A Library vs. a CollectionThursday, June 30th, 2011
Recall the “antilibrary ” discussion some years back, prompted by Nassim Nicholas Taleb?
The other day, I was having a conversation in the comments section regarding ancient Chinese philosophers with my learned friend Lexington Green, when I had cause to quote Nassim Nicholas Taleb, from his most recent book The Black Swan: The Impact of the Highly Improbable:
The writer Umberto Eco belongs to that small class of scholars who are encyclopedic, insightful, and nondull. he is the owner of a large personal library ( containing thirty thousand books), and separates vistors into two categories: those who react with ‘Wow! Signore professore dottore Eco, what a library you have! How many of these books have you read?’ and others – a very small minority- who get the point that a private library is not an ego boosting appendage but a research tool. Read books are far less valuable than unread ones. The library should contain as much of what you do not know as your financial means, mortgage rates, and the currently tight real estate market allow you to put there. You wil accumulate more knowledge and more books as you grow older, and the growig number of unread books on the shelves will look at you menacingly. Indeed, the more you know, the larger the rows of unread books. Let us call the collection of unread books an antilibrary.
A passage that immediately made me feel better about having resigned myself to falling further and further behind in reading the books that I keep purchasing ( I’m now also periodically finding myself going to IKEA to buy shelf extensions. I’ve resigned myself to that too).

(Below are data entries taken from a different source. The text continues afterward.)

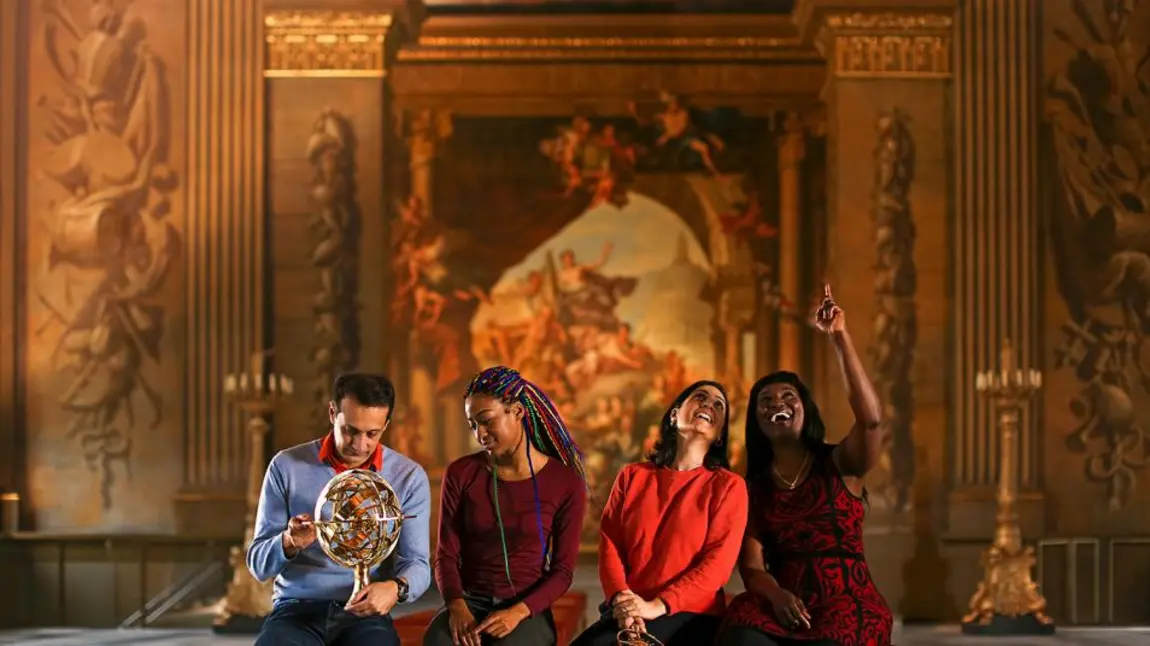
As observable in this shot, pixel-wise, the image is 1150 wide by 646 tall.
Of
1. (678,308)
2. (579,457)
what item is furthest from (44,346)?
(579,457)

Taleb was advocating building a library – an organized assemblage of books on a wide range of topics, of which the unread portion was your antilibrary. Libraries, private or public, are wonderful things, functioning in an earlier time as the poor man’s university. Andrew Carnegie endowed public libraries for that purpose and in past ages, wealthy patrons opened the doors of their private libraries to their favored scholars, like King George III did for Samuel Johnson.

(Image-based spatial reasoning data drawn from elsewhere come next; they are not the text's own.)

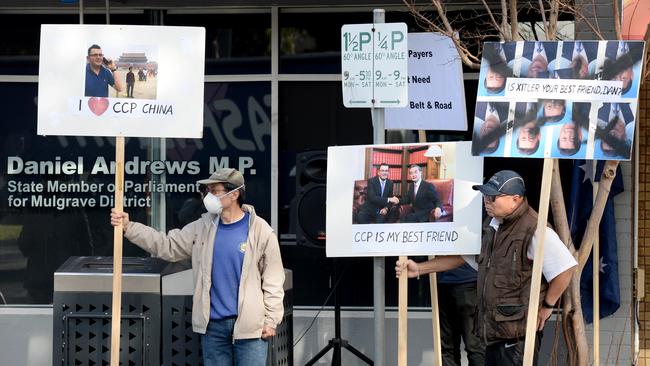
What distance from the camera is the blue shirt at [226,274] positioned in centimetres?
688

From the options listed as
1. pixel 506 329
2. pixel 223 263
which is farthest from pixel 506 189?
pixel 223 263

My library is sizable but disorderly and eclectic. There are books on Turkic kingdoms and network theory, art history and classical economics, political memoirs and diplomatic papers, the “great books” and sci fi. And of course a great deal of books on strategy and history. My friends Lexington Green and Dave Schuler have far larger personal libraries and Lex’s, I can say firsthand, seems to be much better organized than mine ( though, admittedly, that would not be hard).

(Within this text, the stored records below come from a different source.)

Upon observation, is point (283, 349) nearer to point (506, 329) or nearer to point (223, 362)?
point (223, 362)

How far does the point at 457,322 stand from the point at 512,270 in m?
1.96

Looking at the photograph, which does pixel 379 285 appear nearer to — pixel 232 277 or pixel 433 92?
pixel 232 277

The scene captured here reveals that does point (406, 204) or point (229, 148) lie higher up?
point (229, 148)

Recently, one of my uncles, an academic, decided he wanted to make me the eventual recipient of a major portion of his library, along with the funds to transport and shelve the books. This generous offer came with a proviso – that his collection is to be kept intact and passeed on only to someone else who would agree to keep it so. And it is really a collection and not a library. Naturally, I agreed
The difference between a library and a collection is puposeful focus and quality. My uncle decided on the advice of one of his mentors to really become a collector and decided to target the Hanoverian period of British history and only read and collect books that related directly in some way to the book previously read. He also specifically wanted to acquire rare editions and copies with the marginalia of important people from the period for purchase. My uncle also made a habit of going to the best rare and used bookstores (when he visits Illinois, Bookman’s Alley is his faviorite) wherever he happened to be. The uncle has been doing this for at least thirty+ years and has read his way forward to the early 20th century and in recent years, developed an extensive sub-collection dedicated to T.E. Lawrence.
Interestingly enough, none of this has anything remotely to do with his area of academic expertise (he has two doctorates; in a hard science and another in a medical specialty) but he’s made himself into more of an expert on the historiography of this period of British history than are most professional historians.The reason is a tunnel-like focus, which is the primary distinguishing characteristic between a building a general library and building a collection. There’s a comprehensiveness to a collection that becomes an end in itself.